LIKE BRONTE AND YOSHITAKE, Ed Merner of Atlantis likes the semiconductor manufacturing equipment recovery story. But when will it be time to get in? It's hard to say. "You know things will bottom in the next one to two years. Some people say this year." Among the top 10 firms worldwide that will benefit from that, at least half are Japanese, he says. "Tokyo Electron, Advantest, and Tokyo Seimitsu will do well over the longer term."

Edwin Merner of Atlantis Investment Research Corporation

Tokyo Electron and Applied Materials are companies that "will be around for a long time," Merner adds. Then there is Hoya, which makes blanks of photo-masks used in chip-making. Dai Nippon Printing and Toppan Printing make the masks themselves. "Shinkawa could do well in the next cycle," Merner believes. Its machinery connects the wires, a technology that may change. Union Tool makes drills for the boards. Merner also points to materials used in manufacturing semiconductors. In making photo-resist silicon for chips, the chemicals change as the number of lines increases and wafer size changes. "Shinetsu is trying to become a player in photo resist for 300-mm wafers," Merner notes. Other companies in this sector that he mentions are Tokyo Oka Kogyo, which makes the photo-sensitive resin that goes into photo-resist silicon; Sumitomo Kagaku; and JSR.

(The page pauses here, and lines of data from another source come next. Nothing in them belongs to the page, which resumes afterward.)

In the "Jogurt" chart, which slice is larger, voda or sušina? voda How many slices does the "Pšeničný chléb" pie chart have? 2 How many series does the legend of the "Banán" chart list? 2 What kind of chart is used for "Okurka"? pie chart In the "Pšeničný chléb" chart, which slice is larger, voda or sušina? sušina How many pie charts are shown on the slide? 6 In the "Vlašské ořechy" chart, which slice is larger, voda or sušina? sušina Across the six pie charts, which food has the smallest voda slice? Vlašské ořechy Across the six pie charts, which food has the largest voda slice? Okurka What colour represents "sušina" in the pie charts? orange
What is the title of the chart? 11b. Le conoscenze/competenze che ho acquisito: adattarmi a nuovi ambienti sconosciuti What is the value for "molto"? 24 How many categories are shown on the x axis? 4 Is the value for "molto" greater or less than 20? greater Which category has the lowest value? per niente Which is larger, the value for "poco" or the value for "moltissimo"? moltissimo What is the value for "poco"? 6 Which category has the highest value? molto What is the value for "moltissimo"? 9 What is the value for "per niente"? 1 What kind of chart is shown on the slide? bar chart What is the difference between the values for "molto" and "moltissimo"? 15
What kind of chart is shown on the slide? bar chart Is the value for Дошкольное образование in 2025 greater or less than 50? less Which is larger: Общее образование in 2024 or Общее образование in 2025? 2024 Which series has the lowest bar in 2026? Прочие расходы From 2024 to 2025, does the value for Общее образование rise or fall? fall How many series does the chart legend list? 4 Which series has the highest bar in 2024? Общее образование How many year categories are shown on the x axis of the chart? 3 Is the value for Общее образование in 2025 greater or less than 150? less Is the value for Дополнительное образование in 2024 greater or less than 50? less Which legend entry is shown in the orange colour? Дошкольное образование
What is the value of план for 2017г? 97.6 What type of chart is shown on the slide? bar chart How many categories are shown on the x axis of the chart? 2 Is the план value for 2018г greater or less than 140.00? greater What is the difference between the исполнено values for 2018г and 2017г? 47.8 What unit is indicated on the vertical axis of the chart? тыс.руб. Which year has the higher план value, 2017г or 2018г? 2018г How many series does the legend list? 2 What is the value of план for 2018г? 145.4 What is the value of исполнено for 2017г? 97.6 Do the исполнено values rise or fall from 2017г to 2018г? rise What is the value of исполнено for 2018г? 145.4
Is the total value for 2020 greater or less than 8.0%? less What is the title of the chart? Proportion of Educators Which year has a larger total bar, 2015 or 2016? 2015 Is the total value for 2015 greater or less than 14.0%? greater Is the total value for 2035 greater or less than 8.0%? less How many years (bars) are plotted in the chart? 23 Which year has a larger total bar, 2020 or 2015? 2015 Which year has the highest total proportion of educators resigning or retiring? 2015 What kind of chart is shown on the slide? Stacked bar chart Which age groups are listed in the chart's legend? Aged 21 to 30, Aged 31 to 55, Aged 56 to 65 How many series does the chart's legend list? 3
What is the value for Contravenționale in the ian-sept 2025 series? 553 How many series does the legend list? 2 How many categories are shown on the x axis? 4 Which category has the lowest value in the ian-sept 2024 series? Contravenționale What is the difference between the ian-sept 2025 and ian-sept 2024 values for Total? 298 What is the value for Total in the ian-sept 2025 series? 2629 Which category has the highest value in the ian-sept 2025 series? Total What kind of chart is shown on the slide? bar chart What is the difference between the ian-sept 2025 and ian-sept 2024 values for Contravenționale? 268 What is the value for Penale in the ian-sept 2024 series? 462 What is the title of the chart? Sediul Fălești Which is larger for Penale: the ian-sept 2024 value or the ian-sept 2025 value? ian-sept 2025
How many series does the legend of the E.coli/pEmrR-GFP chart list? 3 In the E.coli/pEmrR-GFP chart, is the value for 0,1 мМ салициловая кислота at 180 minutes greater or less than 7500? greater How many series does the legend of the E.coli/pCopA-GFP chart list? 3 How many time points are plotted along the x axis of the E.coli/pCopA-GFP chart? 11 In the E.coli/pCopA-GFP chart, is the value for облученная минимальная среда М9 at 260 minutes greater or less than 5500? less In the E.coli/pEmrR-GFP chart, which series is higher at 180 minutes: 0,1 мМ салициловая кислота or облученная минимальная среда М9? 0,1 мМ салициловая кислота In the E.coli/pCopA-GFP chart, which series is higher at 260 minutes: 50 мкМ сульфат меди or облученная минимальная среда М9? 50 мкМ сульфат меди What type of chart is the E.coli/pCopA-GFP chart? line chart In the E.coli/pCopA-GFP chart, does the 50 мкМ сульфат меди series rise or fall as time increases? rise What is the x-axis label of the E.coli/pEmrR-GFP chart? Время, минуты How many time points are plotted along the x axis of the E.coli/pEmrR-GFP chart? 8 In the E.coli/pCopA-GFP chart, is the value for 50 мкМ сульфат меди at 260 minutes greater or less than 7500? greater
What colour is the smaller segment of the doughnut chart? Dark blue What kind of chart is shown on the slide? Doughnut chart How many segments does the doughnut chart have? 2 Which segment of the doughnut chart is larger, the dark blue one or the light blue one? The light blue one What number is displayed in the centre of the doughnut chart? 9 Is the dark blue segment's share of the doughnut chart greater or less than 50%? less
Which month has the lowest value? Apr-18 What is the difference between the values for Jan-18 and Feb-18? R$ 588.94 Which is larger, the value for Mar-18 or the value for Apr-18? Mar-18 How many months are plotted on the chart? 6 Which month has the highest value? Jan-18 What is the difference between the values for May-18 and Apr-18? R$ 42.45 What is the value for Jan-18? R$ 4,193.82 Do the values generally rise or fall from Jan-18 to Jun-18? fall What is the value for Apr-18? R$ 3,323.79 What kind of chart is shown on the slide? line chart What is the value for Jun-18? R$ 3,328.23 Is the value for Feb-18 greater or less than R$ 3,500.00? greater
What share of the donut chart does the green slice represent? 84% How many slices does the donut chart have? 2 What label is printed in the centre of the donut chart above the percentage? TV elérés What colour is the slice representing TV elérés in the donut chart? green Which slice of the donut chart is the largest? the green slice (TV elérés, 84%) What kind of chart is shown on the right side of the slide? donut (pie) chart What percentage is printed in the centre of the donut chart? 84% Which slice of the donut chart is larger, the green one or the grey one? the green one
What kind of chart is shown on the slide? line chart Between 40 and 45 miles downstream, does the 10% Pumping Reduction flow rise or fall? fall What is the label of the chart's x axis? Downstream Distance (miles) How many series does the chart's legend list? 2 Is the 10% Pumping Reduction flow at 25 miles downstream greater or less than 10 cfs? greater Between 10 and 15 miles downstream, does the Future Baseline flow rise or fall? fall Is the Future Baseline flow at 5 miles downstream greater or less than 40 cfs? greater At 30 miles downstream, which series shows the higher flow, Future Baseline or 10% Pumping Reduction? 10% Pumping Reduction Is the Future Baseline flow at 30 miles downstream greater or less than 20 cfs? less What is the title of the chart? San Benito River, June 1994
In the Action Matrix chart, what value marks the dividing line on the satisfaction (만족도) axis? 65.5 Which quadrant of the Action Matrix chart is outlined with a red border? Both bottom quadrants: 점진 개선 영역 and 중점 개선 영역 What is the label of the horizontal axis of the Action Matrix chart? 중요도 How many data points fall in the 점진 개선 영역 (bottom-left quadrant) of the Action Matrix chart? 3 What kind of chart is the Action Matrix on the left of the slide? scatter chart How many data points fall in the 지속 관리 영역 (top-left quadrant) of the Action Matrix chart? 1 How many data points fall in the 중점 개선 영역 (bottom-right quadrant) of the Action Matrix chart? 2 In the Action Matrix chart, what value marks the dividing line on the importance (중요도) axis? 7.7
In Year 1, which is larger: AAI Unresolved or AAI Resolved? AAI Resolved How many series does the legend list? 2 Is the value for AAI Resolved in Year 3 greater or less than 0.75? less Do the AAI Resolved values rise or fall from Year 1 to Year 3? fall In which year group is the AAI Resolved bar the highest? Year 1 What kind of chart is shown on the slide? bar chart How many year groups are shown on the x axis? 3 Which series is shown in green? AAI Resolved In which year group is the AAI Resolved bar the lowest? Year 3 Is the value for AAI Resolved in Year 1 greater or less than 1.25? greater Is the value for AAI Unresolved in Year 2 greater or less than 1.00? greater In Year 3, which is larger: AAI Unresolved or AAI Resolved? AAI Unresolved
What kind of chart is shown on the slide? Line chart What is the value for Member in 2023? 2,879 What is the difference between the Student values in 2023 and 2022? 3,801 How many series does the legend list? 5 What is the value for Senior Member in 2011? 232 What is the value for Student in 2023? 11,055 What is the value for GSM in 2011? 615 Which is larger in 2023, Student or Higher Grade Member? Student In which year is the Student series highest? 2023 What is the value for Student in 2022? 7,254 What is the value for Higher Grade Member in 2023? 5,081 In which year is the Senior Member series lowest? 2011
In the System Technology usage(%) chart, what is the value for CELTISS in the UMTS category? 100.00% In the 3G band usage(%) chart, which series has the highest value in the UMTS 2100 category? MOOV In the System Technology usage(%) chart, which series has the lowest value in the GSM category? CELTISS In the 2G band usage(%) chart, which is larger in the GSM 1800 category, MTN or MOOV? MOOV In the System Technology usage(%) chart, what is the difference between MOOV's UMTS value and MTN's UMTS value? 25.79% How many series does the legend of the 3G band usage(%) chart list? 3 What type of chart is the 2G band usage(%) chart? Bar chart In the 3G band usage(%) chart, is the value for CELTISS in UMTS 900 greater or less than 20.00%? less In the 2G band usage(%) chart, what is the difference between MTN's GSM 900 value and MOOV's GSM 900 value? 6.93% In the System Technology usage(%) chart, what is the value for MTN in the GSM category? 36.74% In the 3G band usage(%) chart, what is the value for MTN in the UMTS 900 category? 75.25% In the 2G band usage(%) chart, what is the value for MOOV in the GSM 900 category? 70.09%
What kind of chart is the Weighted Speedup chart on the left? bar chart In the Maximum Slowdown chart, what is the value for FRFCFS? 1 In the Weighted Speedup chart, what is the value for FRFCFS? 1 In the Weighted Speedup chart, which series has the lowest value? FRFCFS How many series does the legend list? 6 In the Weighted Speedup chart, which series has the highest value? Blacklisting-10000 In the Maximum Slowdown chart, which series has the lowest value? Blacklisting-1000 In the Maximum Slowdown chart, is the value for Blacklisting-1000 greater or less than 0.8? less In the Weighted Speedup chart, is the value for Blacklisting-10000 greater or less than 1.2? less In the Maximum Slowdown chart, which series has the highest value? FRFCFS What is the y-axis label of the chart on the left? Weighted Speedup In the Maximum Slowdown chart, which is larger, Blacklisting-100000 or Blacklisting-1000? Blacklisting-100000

Nikon and Canon produce steppers, multimillion-dollar machines that are used to put the patterns on the chips. Their main competitor is a Dutch microlithography company, ASML. The lines on the chips keep getting thinner and thinner, and current stepper technology is running out of room to accommodate such advances. So new stepper systems are being developed, and "the stepper business will change radically in the next three to four years," Merner says. "It's uncertain which of the companies will be winners or losers. It depends on which system works best, which is the cheapest, which is the most reliable." For investors, this is thus a tricky call. "Canon is a good company, but steppers are a very small part of its business that can neither save nor destroy the company. At Nikon, on the other hand, cameras lose money and steppers could end up accounting for more than 100 percent of the company's business. Nikon will rise or fall based on the stepper business." How to play it? "You could buy all three companies," suggests Merner, "figuring that what you lose on one you would gain on another."

Merner boasts that the assets Atlantis manages are small enough -- totaling $650 million or so -- to provide an advantage: The funds can buy even micro-caps, in the small quantities that typically are available in the small-caps' illiquid markets. While he notes that high-tech stocks generally have been suffering from poor fundamentals, Merner sees plenty of juice in the market for adapting imported software to Japanese clients' needs, which is what some companies, such as WoodLand, Obic, and Toyo Business Engineering, do.

Like many other fund managers, Merner sees manufacturing in general as a declining slice of the Japanese pie. "I can guarantee you that manufacturing as a percentage of GNP will shrink in the next 5, 10, 15 years," he says. "So we stay underweight in smokestack industries," the ones that are shifting to lower-cost labor environments such as China. But although in the long term China's prospects are great, it's risky to invest there because "you have no rules and there are a lot of frauds. So lots of people say buy Chinese plays -- Japanese companies that manufacture mainly in China." These include coil-maker Sumida and appliance-maker Funai.

If you should run into the white-haired, professorial Merner some evening after work and ask him to name one company he likes, he might well mention yet another China play -- Mabuchi Motor, most of whose production is overseas. Although you may never have heard of it, the company makes the small electric motors that raise your car's aerial and move the seat, that power your camera and tape recorder ... Merner can go on and on citing the uses for those motors. We'd list more of them -- but, hey, summer reading shouldn't be too heavy. Enjoy the beach.